14 stycznia 2015

MOJA WERSJA KRUPNIKU



   Krupnik to bardzo sycąca i rozgrzewająca zupa, idealna na jesienne i zimowe obiady. W tym czasie warto jadać takie wartościowe posiłki. My mamy ostatnio "fazy" zupowe, była pyszna fasolowa, grochówka, przyszła kolej na krupnik.
Moja wersja krupniku jest troszkę inna od tych najczęściej spotykanych, przynajmniej tak wynika z moich obserwacji. M.in.ja nie dodaję do krupniku ani ziela angielskiego ani liści laurowych. Nie zabielam go też śmietaną ani nie dodaję masła... No, okazuje się, że ilu ludzi tyle przepisów. Mój jest banalnie prosty i jak dla mnie najlepszy na świecie, doprawiam go tylko solą i dużą ilością natki pietruszki. Kiedyś gdy przygotowywałam swój pierwszy krupnik, nie mogąc uzyskać smaku zapamiętanego z domu rodzinnego dodałam i ziele i liść laurowy, ale to nie było to... Teraz już wiem (wtedy, wiele lat temu tego nie miałam o tym pojęcia) idealny krupnik potrzebuje dobrego wieprzowego wywaru, ja przygotowuję go zawsze na żeberkach. Gdy mamy delikatniejsze mięso na wywar (myślę o drobiu), wystarczy dodać 1-2 łyżeczki smalcu, wówczas uzyskamy podobny efekt (sprawdzone kilka razy). Mój krupnik jest bardzo kolorowy, z dużą ilością warzyw: marchew, korzeń pietruszki, por, dużo selera naciowego i natki pietruszki, kilka ziemniaków no i oczywiście kasza jęczmienna- u mnie gruba (nasza ulubiona), ja nie dodaję korzenia selera (bo choć uwielbiam go w surówkach, to gotowany już niekoniecznie, ale można oczywiście dodać).

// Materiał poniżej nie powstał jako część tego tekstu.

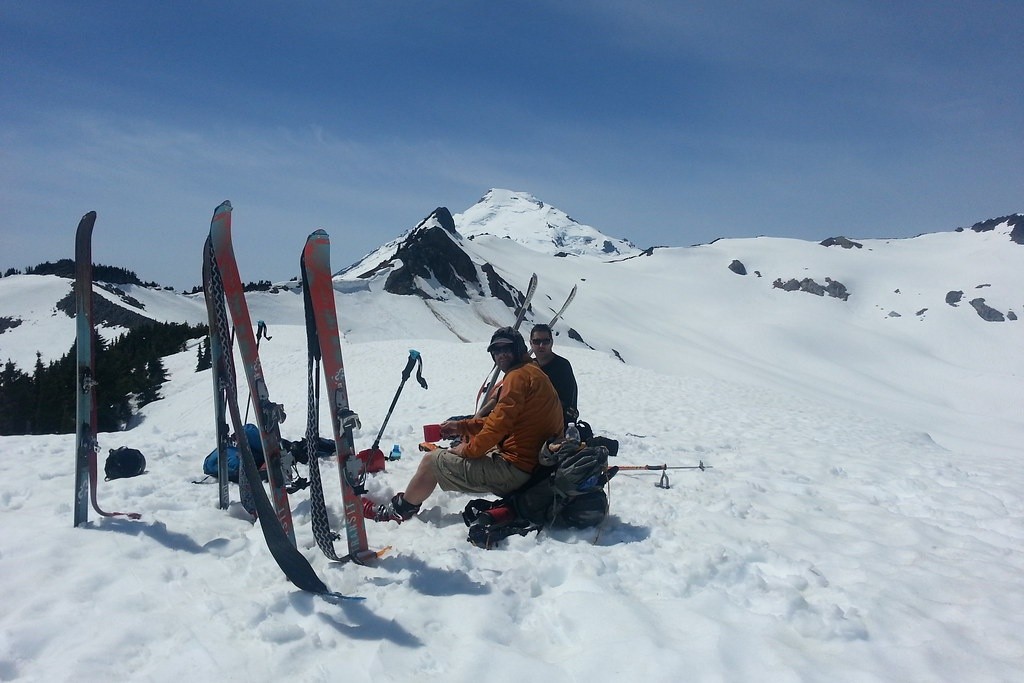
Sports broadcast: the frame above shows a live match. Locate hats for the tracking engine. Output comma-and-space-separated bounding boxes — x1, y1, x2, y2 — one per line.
487, 337, 515, 352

Ja przygotowuję zupę w 5l garnku. Mamy wówczas na dwa dni, pierwszego w miseczkach jako samodzielny posiłek, drugiego mamy jeszcze po małej bulionówce jako dodatek do drugiego dania.

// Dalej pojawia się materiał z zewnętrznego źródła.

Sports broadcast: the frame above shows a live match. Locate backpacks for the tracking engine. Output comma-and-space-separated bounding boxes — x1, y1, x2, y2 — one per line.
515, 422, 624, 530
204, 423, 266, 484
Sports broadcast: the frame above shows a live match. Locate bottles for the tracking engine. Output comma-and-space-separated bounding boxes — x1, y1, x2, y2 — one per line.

Składniki wywaru mięsnego:
- pasek chudego, mięsnego żeberka
- 1 marchewka
- kawałek korzenia pietruszki
- kawałek zielonej części pora (wystarczą 2-3 listki)
- łodyżki od natki pietruszki (pokrojoną natkę dodaję do zupy)
- 2 łodygi selera naciowego
- sól do smaku (u mnie himalajska)

W garnku umieścić umyte, pokrojone na mniejsze kawałki mięso, zalać zimną wodą i doprowadzić do wrzenia. Odszumować ścięte białko, dodać obrane, umyte warzywa oraz łodyżki natki pietruszki, zagotować, dodać sól, garnek przykryć i gotować na niewielkim palniku do miękkości mięsa.

Składniki zupy:
- przygotowany wcześniej wywar
- 4 średnie marchewki
- 1 duży korzeń pietruszki lub pasternaka
- 3-4 łodygi selera naciowego (najlepiej z listkami)
- 6-8 średnich ziemniaków
- 10 kopiastych łyżek kaszy jęczmiennej (u mnie gruba)
- biała część pora
- duży pęczek natki pietruszki
- sól do smaku (u mnie himalajska)

Do dużego 5l garnka przelewam (sam) wywar mięsny i wlewam wodę, po zagotowaniu dodaję umyte, pokrojone w kostkę marchewki oraz korzeń pietruszki lub pasternaka i łodygi selera naciowego a także pokrojony w krążki por.


Gotuję pod przykryciem ok.10 minut. Dosypuję 10 kopiastych łyżek kaszy jęczmiennej, zagotowuję i gotuję ok.20 minut z lekko uchyloną pokrywką (by kasza nie wykipiała). W trakcie doprawiam solą. Pod koniec gotowania dodaję pokrojone w kostkę ziemniaki. I gotuję jeszcze ok.10 minut. Po tym czasie dolewam jeszcze ewnentualnie wrzącą wodę, do uzyskania pożądanej konsystencji, doprawiam solą i wsypuję pokrojoną natkę pietruszki, duuużo natki.



Można wkroić także marchew i pietruszkę z wywaru. Kto lubi może dodać także obrane mięso, ja nie dodaję go do zupy. Zjadamy osobno.
Taka zupka jest idealna na zimowe obiady, super i rozgrzewa, i syci.